On Wednesday, Harris County Judge Glenn Devlin released nearly all of the juvenile defendants he presided over the day after losing his election to Democrat Natalia Oakes.
Devlin released approx. 10-12 defendants after asking them only a single question, according to public defender Steve Halpert. Many were accused of violent crimes.
“‘If I release you, will you go out and murder anybody?’ And so, if the juvenile said ‘No,’ they were released,” said Halpert, whose client was released by Devlin. “Judge Devlin would never normally ask that question of a juvenile. This was unusual.”
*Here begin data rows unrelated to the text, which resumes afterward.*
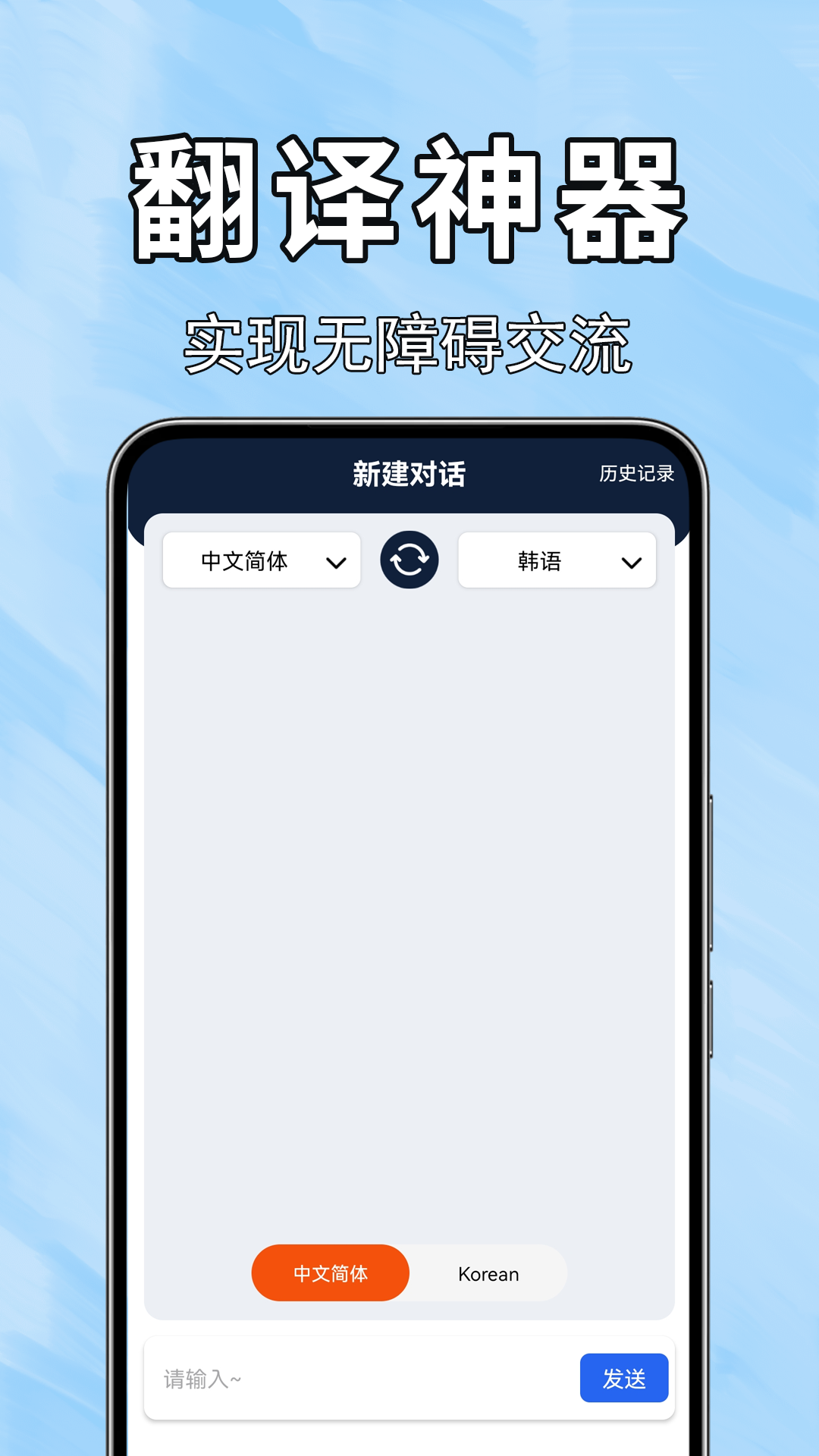 手机翻译器全能3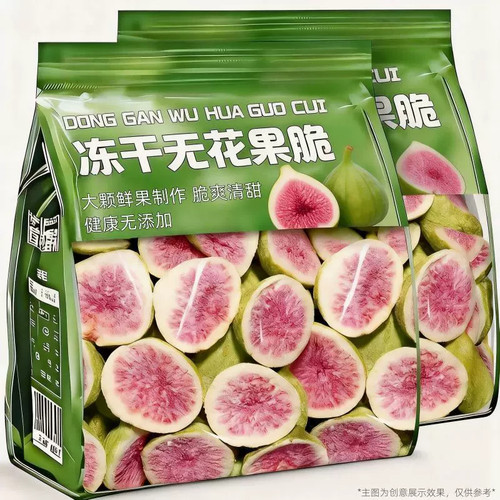 冻干无花果干雪花酥烘焙蛋糕装饰威海特产水果干果脆荣成即食零食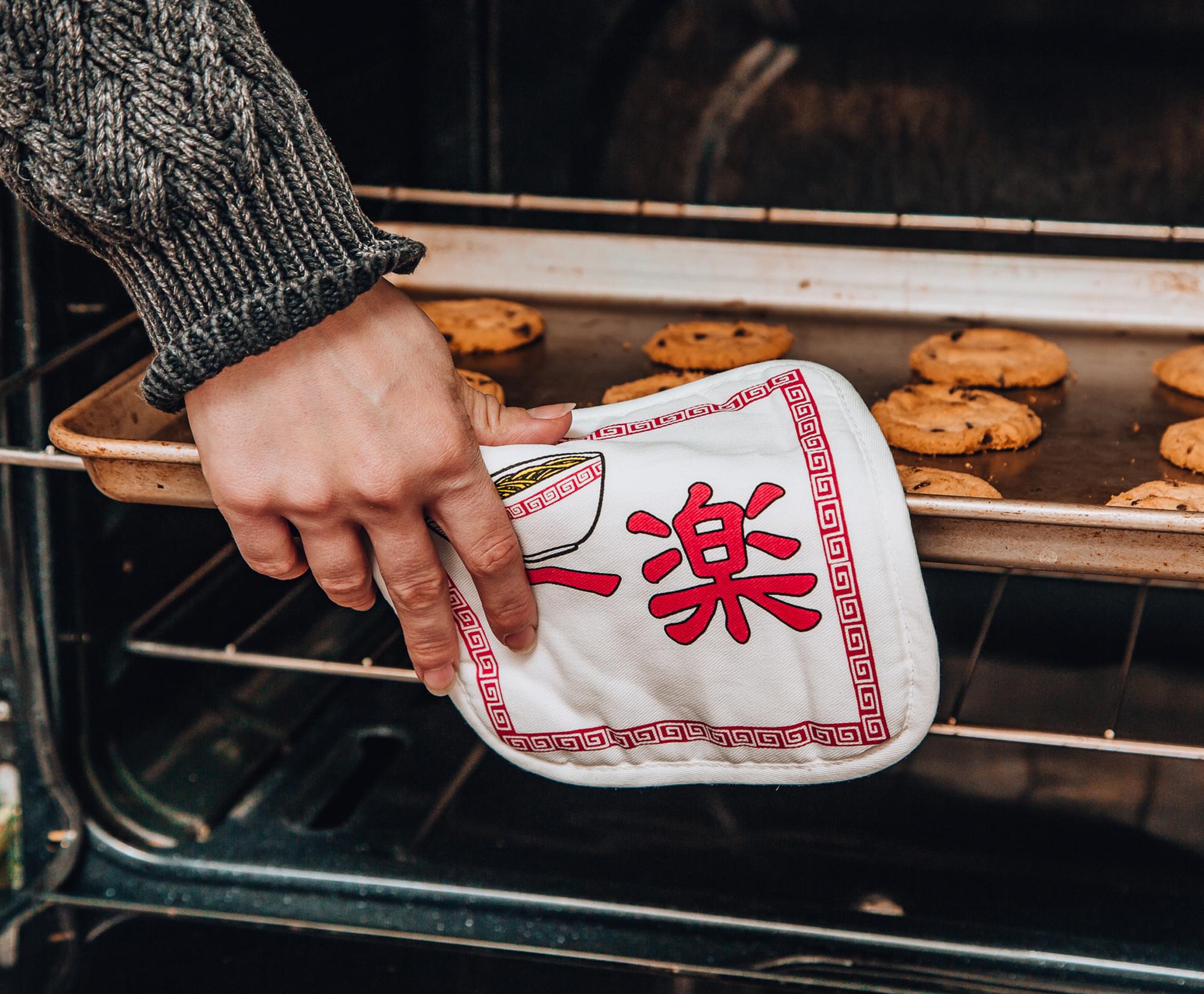 Naruto Ichiraku Ramen-Inspired 3-Piece Kitchen Set: Oven Mitt, Dish Towel, Pot Holder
Devlin’s reputation as a judge was of being “tough on crime.” A week before Election Day, the Houston Chronicle found during an investigation that Devlin and his two fellow family judges presided over nearly all juvenile cases in Harris County, or one-fifth of the state’s juvenile population. The report found that 96% of the children sent to detention were minorities.
Republican campaigns in Harris County focused intently on labeling Democratic opponents as too lenient on violent criminals. Devlin was one of 59 Republican jurists in the county who were voted out during the midterm elections on Tuesday.
“I just think this was a post-election weird blip,” Halpert said. “He made a comment, ‘This is obviously what the voters wanted’ and I think there’s an implication by electing all Democratic judges, there’s this belief that Democratic judges are going to be soft on crime.”
Under state law, imprisoned juveniles whose cases are pending must have a hearing every 10 business days for a judge to dictate whether they should remain in detention.
Devlin reset all of today’s released defendants’ cases for Jan. 4, the same day Oakes officially replaces him.
The ACLU is demanding an investigation into Devlin’s behavior.
“We call on the Texas Commission on Judicial Conduct to investigate Judge Devlin for violating the canons of judicial conduct. It is improper for a judge to make orders motivated by partisan interests or in spite as a result of his political loss,” said Sharon Watkins Jones, director of political strategies for the ACLU of Texas.
“I would not have expected that from a professional,” said Natalia Oakes, the Democrat who will replace Devlin.